Colin’s collecting of Christmas memories, and more besides, started two years ago when the Royal Docks Management Authority invited him to take part in Forgotten Stories, an attempt to preserve the port’s long history.
“It’s great developers want to protect our heritage. It shows the passion for the area,” Colin said.
One of the most amazing stories he has heard as part of the project was about an undertaker’s in Canning Town, one of the few buildings left standing in the area after bombing in the Second World War devastated the area
Arriving at work one morning, the undertaker, Tom Cribb, was shocked to see soldiers surrounding his premises, T. Cribb & Sons.
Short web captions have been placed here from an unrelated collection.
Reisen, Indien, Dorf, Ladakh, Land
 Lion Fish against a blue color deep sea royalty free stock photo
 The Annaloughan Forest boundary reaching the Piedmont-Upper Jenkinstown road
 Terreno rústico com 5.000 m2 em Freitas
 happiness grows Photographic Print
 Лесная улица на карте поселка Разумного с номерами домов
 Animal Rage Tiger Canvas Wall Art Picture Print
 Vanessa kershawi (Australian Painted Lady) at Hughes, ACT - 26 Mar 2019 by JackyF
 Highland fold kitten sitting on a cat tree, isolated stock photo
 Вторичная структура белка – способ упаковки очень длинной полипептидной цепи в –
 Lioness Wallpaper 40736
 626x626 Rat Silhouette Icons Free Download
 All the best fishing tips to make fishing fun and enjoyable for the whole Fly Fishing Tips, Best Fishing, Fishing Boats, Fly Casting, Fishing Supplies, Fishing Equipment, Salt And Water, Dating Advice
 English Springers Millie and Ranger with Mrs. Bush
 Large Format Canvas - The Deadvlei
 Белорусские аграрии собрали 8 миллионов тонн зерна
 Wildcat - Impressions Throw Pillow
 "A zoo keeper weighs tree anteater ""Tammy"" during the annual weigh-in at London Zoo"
To his surprise, and that of his nephew Stan, now 88, who told the story to Colin, the army had moved in and were setting up an encampment with Tom’s business on the wrong side of the wire.
One day the men were firing machine guns in the area around the stables, almost killing Jack Stubbs, the horses’ groom, who leapt under a table to escape certain death.
Apologising, the soldier explained how they all thought there were no people in the bombed out area.
For several weeks, British, Czech and Polish soldiers stayed in the borough, training in the day and drinking in Canning Town pubs at night. Not one soldier explaining what they were training for.
Until one day, to everyone’s surprise, the men vanished.
But on June 6 1944 the reason for the departure became clear. The soldiers had sailed from the Royal Docks to the beaches of Normandy to take part in the D-Day landings.
“It’s an amazing story,” Colin said.